◆ PASSAGE TO READ ◆
▽
The Elliot Lake Red Wings are a Canadian Junior "A" ice hockey team based out of Elliot Lake, Ontario.  They are members of the Northern Ontario Junior Hockey League (NOJHL) and play their home games at the Elliot Lake Centennial Arena. The team is owned by a community nonprofit corporation.

History

The Elliot Lake Wildcats were founded in 2014 when the city of Elliot Lake was granted an expansion team just days after the Elliot Lake Bobcats moved to Cochrane, Ontario, to become the Cochrane Crunch.The team chose the Wildcats, over the previous Elliot Lake Vikings moniker that had been for several decades by a previous franchise. Nathan Hewitt, a former junior coach in the Central Canada Hockey League was chosen as the team's first coach.

During their inaugural 2014–15 season, the Wildcats finished second in their division with a 38-11-2-1 regular season record. However, their season was cut short in the semifinals losing 4-games-to-1 to the Soo Thunderbirds.

For their second season in 2015–16, the Wildcats once again finished second in their division, behind only the Soo Thunderbirds. The Wildcats were led offensively by Cole Hepler, who finished seventh in league scoring with 79 points and captain Spencer MacLean, who finished 10th respectively. Hepler also had a league high 22-game point streak during the season. Rookie goaltender Aaron Mackay starred for the team in net, finishing third in the league with 21 wins. The Wildcats eliminated the Rayside-Balfour Canadians in five games in the first round, before falling once again to the Thunderbirds in the Division Finals 4-games-to-1. The Wildcats would win the 2016 TEP Showcase Hockey Tournament with a 3–2 double overtime win over the Markham Royals on June 26. They finished with an 8–0 record, and conceded a tournament low five goals.
△
[Items listed in a dataset]
▽
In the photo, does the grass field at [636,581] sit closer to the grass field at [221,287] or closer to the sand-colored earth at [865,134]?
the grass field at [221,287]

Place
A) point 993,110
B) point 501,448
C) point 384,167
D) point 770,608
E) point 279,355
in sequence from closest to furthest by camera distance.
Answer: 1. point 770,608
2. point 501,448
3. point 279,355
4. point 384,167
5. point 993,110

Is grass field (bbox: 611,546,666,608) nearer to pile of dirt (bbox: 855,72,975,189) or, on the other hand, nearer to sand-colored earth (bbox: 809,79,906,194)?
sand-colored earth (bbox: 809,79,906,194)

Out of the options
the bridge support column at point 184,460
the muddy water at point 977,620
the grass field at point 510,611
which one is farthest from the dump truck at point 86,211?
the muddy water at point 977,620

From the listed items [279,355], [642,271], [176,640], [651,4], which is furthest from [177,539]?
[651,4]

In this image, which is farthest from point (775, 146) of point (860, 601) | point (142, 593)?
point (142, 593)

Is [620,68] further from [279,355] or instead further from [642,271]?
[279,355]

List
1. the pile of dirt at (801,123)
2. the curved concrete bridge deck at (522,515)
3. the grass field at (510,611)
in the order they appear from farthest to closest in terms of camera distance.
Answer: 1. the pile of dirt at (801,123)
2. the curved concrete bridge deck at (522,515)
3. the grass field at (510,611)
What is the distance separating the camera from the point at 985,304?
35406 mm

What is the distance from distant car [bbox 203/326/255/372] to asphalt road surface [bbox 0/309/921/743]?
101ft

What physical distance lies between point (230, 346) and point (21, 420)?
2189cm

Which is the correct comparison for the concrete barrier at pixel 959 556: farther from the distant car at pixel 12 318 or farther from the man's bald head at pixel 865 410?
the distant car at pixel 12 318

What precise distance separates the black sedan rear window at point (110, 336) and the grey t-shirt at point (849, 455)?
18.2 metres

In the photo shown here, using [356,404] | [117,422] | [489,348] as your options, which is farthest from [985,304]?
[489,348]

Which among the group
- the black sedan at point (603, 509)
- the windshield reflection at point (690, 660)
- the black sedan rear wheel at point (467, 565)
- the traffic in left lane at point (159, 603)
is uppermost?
△
◆ TASKS FOR THIS EXERCISE ◆
1 > Return the part of the Elliot Lake hockey team article that opens with the words containing "For their second" and closes with "low five goals.", copied word for word.
2 > Answer these questions from the Elliot Lake hockey team article, marking each answer with its letter:
(a) In which arena does the team play its home games?
(b) Who was chosen as the team's first coach?
(c) Which team did the Wildcats beat 3–2 in double overtime on June 26 to win the 2016 TEP Showcase Hockey Tournament?

◆ ANSWERS BELOW ◆
1 >
For their second season in 2015–16, the Wildcats once again finished second in their division, behind only the Soo Thunderbirds. The Wildcats were led offensively by Cole Hepler, who finished seventh in league scoring with 79 points and captain Spencer MacLean, who finished 10th respectively. Hepler also had a league high 22-game point streak during the season. Rookie goaltender Aaron Mackay starred for the team in net, finishing third in the league with 21 wins. The Wildcats eliminated the Rayside-Balfour Canadians in five games in the first round, before falling once again to the Thunderbirds in the Division Finals 4-games-to-1. The Wildcats would win the 2016 TEP Showcase Hockey Tournament with a 3–2 double overtime win over the Markham Royals on June 26. They finished with an 8–0 record, and conceded a tournament low five goals.

2 >
(a) The Elliot Lake Centennial Arena.
(b) Nathan Hewitt.
(c) The Markham Royals.